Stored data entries
□ □ □ □ □ □ □
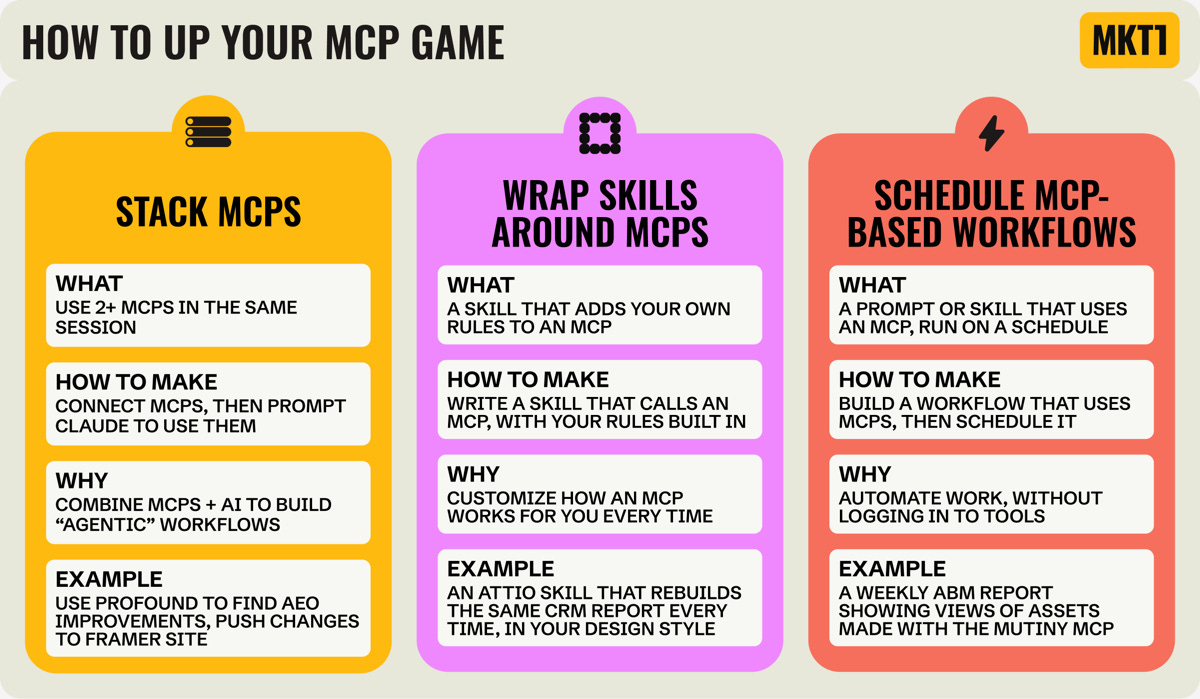 HOW TO UP YOUR MCP GAME

MKT1

STACK MCPS

WHAT
USE 2+ MCPS IN THE SAME SESSION

HOW TO MAKE
CONNECT MCPS, THEN PROMPT CLAUDE TO USE THEM

WHY
COMBINE MCPS + AI TO BUILD "AGENTIC" WORKFLOWS

EXAMPLE
USE PROFOUND TO FIND AEO IMPROVEMENTS, PUSH CHANGES TO FRAMER SITE

WRAP SKILLS AROUND MCPS

WHAT
A SKILL THAT ADDS YOUR OWN RULES TO AN MCP

HOW TO MAKE
WRITE A SKILL THAT CALLS AN MCP, WITH YOUR RULES BUILT IN

WHY
CUSTOMIZE HOW AN MCP WORKS FOR YOU EVERY TIME

EXAMPLE
AN ATTIO SKILL THAT REBUILDS THE SAME CRM REPORT EVERY TIME, IN YOUR DESIGN STYLE

SCHEDULE MCP-BASED WORKFLOWS

WHAT
A PROMPT OR SKILL THAT USES AN MCP, RUN ON A SCHEDULE

HOW TO MAKE
BUILD A WORKFLOW THAT USES MCPS, THEN SCHEDULE IT

WHY
AUTOMATE WORK, WITHOUT LOGGING IN TO TOOLS

EXAMPLE
A WEEKLY ABM REPORT SHOWING VIEWS OF ASSETS MADE WITH THE MUTINY MCP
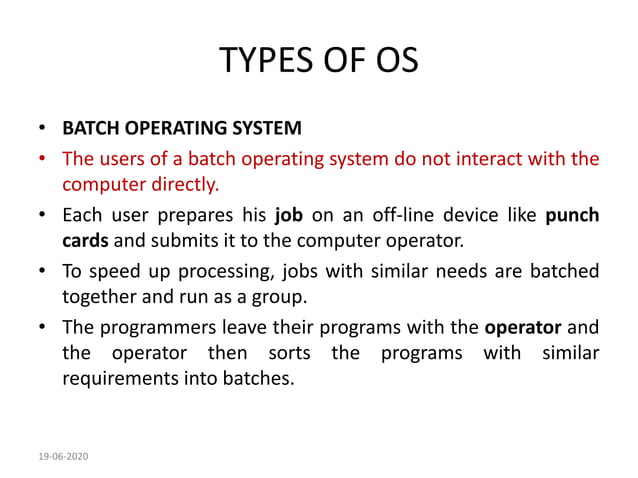 TYPES OF OS

• BATCH OPERATING SYSTEM
• The users of a batch operating system do not interact with the computer directly.
• Each user prepares his job on an off-line device like punch cards and submits it to the computer operator.
• To speed up processing, jobs with similar needs are batched together and run as a group.
• The programmers leave their programs with the operator and the operator then sorts the programs with similar requirements into batches.

19-06-2020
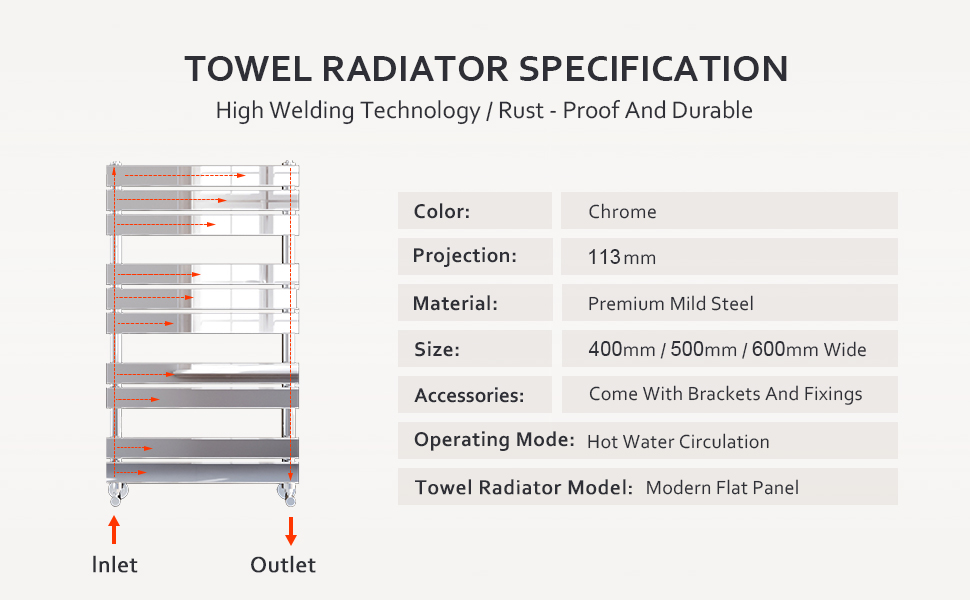 TOWEL RADIATOR SPECIFICATION

High Welding Technology / Rust - Proof And Durable

| Color: | Chrome |
|---|---|
| Projection: | 113mm |
| Material: | Premium Mild Steel |
| Size: | 400mm / 500mm / 600mm Wide |
| Accessories: | Come With Brackets And Fixings |
| Operating Mode: | Hot Water Circulation |
| Towel Radiator Model: | Modern Flat Panel |

Inlet

Outlet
□ □ □ □ □ □ □
TASK | The answer is the lines above from the one with "COMBINE MCPS +" to the one with "Water Circulation |", set down exactly, with no pictures.

RESULT OF THIS TASK |
COMBINE MCPS + AI TO BUILD "AGENTIC" WORKFLOWS

EXAMPLE
USE PROFOUND TO FIND AEO IMPROVEMENTS, PUSH CHANGES TO FRAMER SITE

WRAP SKILLS AROUND MCPS

WHAT
A SKILL THAT ADDS YOUR OWN RULES TO AN MCP

HOW TO MAKE
WRITE A SKILL THAT CALLS AN MCP, WITH YOUR RULES BUILT IN

WHY
CUSTOMIZE HOW AN MCP WORKS FOR YOU EVERY TIME

EXAMPLE
AN ATTIO SKILL THAT REBUILDS THE SAME CRM REPORT EVERY TIME, IN YOUR DESIGN STYLE

SCHEDULE MCP-BASED WORKFLOWS

WHAT
A PROMPT OR SKILL THAT USES AN MCP, RUN ON A SCHEDULE

HOW TO MAKE
BUILD A WORKFLOW THAT USES MCPS, THEN SCHEDULE IT

WHY
AUTOMATE WORK, WITHOUT LOGGING IN TO TOOLS

EXAMPLE
A WEEKLY ABM REPORT SHOWING VIEWS OF ASSETS MADE WITH THE MUTINY MCP
 TYPES OF OS

• BATCH OPERATING SYSTEM
• The users of a batch operating system do not interact with the computer directly.
• Each user prepares his job on an off-line device like punch cards and submits it to the computer operator.
• To speed up processing, jobs with similar needs are batched together and run as a group.
• The programmers leave their programs with the operator and the operator then sorts the programs with similar requirements into batches.

19-06-2020
 TOWEL RADIATOR SPECIFICATION

High Welding Technology / Rust - Proof And Durable

| Color: | Chrome |
|---|---|
| Projection: | 113mm |
| Material: | Premium Mild Steel |
| Size: | 400mm / 500mm / 600mm Wide |
| Accessories: | Come With Brackets And Fixings |
| Operating Mode: | Hot Water Circulation |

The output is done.